*What you will do*
Count the lines in the records below that contain the word "beaver" and give only that number.
• • • • • • •
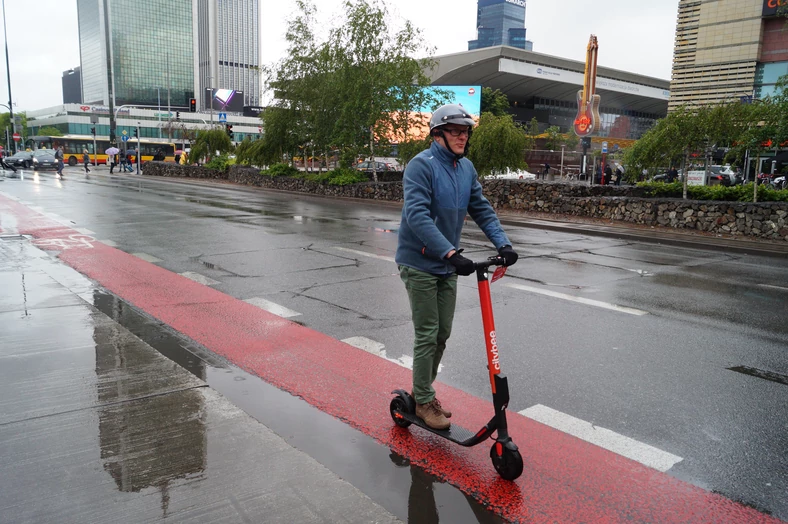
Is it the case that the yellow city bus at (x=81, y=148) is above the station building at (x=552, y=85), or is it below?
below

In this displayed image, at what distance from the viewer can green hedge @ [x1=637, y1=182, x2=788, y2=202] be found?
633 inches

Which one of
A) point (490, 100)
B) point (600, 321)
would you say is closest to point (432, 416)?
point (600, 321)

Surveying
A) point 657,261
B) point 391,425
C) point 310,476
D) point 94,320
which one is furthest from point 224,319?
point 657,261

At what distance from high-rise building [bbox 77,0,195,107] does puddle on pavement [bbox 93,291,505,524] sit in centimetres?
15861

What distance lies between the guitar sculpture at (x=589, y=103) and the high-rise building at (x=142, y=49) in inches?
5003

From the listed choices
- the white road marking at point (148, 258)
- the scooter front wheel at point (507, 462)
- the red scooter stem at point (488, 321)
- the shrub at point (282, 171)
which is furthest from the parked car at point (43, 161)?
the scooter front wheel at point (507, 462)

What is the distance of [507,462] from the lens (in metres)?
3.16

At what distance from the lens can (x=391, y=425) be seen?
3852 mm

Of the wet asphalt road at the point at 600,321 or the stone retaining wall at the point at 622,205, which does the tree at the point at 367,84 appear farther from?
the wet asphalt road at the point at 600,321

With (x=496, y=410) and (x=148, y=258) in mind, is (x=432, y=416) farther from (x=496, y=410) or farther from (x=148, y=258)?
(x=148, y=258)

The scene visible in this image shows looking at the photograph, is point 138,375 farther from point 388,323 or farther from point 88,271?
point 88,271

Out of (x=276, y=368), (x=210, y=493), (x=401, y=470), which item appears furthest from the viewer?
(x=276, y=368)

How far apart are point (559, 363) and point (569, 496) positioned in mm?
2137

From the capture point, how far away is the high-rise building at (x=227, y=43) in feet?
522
• • • • • • •
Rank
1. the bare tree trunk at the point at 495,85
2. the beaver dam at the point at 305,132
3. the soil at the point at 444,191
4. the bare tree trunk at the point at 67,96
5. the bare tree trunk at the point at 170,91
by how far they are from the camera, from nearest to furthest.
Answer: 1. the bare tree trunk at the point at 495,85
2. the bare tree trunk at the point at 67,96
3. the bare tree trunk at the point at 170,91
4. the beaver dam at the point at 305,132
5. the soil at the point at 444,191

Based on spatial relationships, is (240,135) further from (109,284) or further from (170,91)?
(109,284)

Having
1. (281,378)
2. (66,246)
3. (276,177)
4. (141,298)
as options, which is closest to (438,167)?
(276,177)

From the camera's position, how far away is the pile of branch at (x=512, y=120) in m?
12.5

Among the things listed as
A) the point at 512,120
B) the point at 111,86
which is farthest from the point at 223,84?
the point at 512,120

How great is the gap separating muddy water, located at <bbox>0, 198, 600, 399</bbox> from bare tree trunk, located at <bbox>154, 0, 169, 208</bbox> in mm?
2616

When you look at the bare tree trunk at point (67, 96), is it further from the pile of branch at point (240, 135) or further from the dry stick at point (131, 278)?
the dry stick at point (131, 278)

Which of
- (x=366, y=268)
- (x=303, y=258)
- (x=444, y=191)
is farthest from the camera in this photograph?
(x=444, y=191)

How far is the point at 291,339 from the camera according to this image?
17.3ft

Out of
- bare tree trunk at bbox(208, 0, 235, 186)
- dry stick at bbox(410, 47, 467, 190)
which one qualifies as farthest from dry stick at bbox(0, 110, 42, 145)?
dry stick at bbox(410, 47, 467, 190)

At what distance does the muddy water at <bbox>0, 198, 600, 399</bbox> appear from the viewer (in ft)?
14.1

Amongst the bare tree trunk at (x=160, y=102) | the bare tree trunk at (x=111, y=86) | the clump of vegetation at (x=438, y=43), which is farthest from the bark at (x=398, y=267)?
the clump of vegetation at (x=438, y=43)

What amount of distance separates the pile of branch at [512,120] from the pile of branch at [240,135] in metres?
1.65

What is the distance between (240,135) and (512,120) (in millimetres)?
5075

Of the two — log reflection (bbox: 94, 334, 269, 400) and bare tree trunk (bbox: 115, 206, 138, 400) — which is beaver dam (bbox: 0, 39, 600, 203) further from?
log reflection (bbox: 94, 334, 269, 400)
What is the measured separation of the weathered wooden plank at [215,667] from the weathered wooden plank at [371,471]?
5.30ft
• • • • • • •
*Response to the task*
3